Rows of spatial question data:
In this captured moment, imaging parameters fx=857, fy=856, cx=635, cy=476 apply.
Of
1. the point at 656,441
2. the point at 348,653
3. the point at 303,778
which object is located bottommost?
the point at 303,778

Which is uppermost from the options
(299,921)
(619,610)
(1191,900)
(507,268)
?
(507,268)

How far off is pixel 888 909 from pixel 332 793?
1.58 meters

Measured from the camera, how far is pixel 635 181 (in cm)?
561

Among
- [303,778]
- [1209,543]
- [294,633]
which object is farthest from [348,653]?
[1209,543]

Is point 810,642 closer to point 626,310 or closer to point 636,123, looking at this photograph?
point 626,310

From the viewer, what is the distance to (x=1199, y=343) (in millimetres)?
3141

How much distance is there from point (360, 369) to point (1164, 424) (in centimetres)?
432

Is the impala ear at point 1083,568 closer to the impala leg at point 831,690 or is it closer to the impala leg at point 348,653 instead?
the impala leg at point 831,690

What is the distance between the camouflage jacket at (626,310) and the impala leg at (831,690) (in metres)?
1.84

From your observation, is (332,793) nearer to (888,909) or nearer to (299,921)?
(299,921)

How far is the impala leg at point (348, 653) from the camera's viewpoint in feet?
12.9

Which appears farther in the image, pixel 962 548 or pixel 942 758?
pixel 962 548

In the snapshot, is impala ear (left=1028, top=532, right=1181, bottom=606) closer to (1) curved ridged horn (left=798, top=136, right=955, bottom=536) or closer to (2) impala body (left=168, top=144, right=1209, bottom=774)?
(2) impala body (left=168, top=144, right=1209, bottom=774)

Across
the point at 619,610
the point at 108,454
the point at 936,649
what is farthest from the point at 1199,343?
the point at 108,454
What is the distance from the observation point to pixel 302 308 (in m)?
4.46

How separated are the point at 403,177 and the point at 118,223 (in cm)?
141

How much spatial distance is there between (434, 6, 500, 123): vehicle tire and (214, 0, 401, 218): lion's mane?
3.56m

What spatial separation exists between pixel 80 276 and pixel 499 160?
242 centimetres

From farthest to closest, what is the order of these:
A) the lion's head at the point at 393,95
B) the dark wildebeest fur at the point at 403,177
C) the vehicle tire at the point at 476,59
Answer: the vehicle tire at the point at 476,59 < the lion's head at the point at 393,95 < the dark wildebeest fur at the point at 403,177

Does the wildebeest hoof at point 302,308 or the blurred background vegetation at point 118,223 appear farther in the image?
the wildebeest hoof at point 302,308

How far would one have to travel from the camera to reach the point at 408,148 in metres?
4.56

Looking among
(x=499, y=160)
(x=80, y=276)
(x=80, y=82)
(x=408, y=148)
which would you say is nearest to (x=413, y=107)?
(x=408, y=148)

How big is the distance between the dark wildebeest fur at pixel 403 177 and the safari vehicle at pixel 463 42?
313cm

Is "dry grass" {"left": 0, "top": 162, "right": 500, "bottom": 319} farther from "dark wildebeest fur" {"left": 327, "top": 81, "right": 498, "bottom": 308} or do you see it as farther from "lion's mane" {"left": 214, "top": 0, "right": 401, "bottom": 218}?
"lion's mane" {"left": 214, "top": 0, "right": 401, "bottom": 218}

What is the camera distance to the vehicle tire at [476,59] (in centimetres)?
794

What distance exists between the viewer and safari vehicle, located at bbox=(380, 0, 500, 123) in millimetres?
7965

▶ _What is asked_:
Please reproduce all of the material above word for word.

▶ _Response_:
In this captured moment, imaging parameters fx=857, fy=856, cx=635, cy=476 apply.
Of
1. the point at 656,441
2. the point at 348,653
3. the point at 303,778
which object is located bottommost?
the point at 303,778

Which is uppermost from the options
(299,921)
(619,610)
(1191,900)
(507,268)
?
(507,268)

How far off is pixel 888 909 from pixel 332 793?
1.58 meters

Measured from the camera, how far is pixel 635 181 (in cm)?
561

Among
- [303,778]
- [1209,543]
- [294,633]
which object is farthest from [348,653]?
[1209,543]

Is point 810,642 closer to point 626,310 or closer to point 636,123, looking at this photograph?
point 626,310

From the viewer, what is the distance to (x=1199, y=343) (in millimetres)?
3141

How much distance is there from point (360, 369) to point (1164, 424) (in centimetres)?
432

Is the impala ear at point 1083,568 closer to the impala leg at point 831,690 or is it closer to the impala leg at point 348,653 instead?
the impala leg at point 831,690

What is the distance between the camouflage jacket at (626,310) and the impala leg at (831,690) (in metres)?
1.84

From your observation, is (332,793) nearer to (888,909) or nearer to (299,921)?
(299,921)

How far is the impala leg at point (348, 653) from the camera's viewpoint in feet?
12.9

Which appears farther in the image, pixel 962 548 or pixel 942 758?
pixel 962 548

In the snapshot, is impala ear (left=1028, top=532, right=1181, bottom=606) closer to (1) curved ridged horn (left=798, top=136, right=955, bottom=536) or closer to (2) impala body (left=168, top=144, right=1209, bottom=774)?
(2) impala body (left=168, top=144, right=1209, bottom=774)

Across
the point at 619,610
the point at 108,454
the point at 936,649
what is farthest from the point at 1199,343?
the point at 108,454
What is the distance from the observation point to pixel 302 308 (in m)?
4.46

How separated are the point at 403,177 and the point at 118,223 (in cm)?
141

How much spatial distance is there between (434, 6, 500, 123): vehicle tire and (214, 0, 401, 218): lion's mane?
3.56m

What spatial separation exists between pixel 80 276 and pixel 499 160?
242 centimetres

From farthest to closest, what is the order of these:
A) the lion's head at the point at 393,95
B) the dark wildebeest fur at the point at 403,177
C) the vehicle tire at the point at 476,59
Answer: the vehicle tire at the point at 476,59 < the lion's head at the point at 393,95 < the dark wildebeest fur at the point at 403,177

Does the wildebeest hoof at point 302,308 or the blurred background vegetation at point 118,223 appear farther in the image?
the wildebeest hoof at point 302,308

How far would one have to travel from the camera to reach the point at 408,148 in metres?
4.56

Looking among
(x=499, y=160)
(x=80, y=276)
(x=80, y=82)
(x=408, y=148)
which would you say is nearest to (x=413, y=107)?
(x=408, y=148)

How big is the distance between the dark wildebeest fur at pixel 403 177 and the safari vehicle at pixel 463 42?
313cm

Is "dry grass" {"left": 0, "top": 162, "right": 500, "bottom": 319} farther from "dark wildebeest fur" {"left": 327, "top": 81, "right": 498, "bottom": 308} or do you see it as farther from "lion's mane" {"left": 214, "top": 0, "right": 401, "bottom": 218}?
"lion's mane" {"left": 214, "top": 0, "right": 401, "bottom": 218}

What is the camera distance to the vehicle tire at [476,59] (in centimetres)?
794

What distance exists between the viewer and safari vehicle, located at bbox=(380, 0, 500, 123) in millimetres?
7965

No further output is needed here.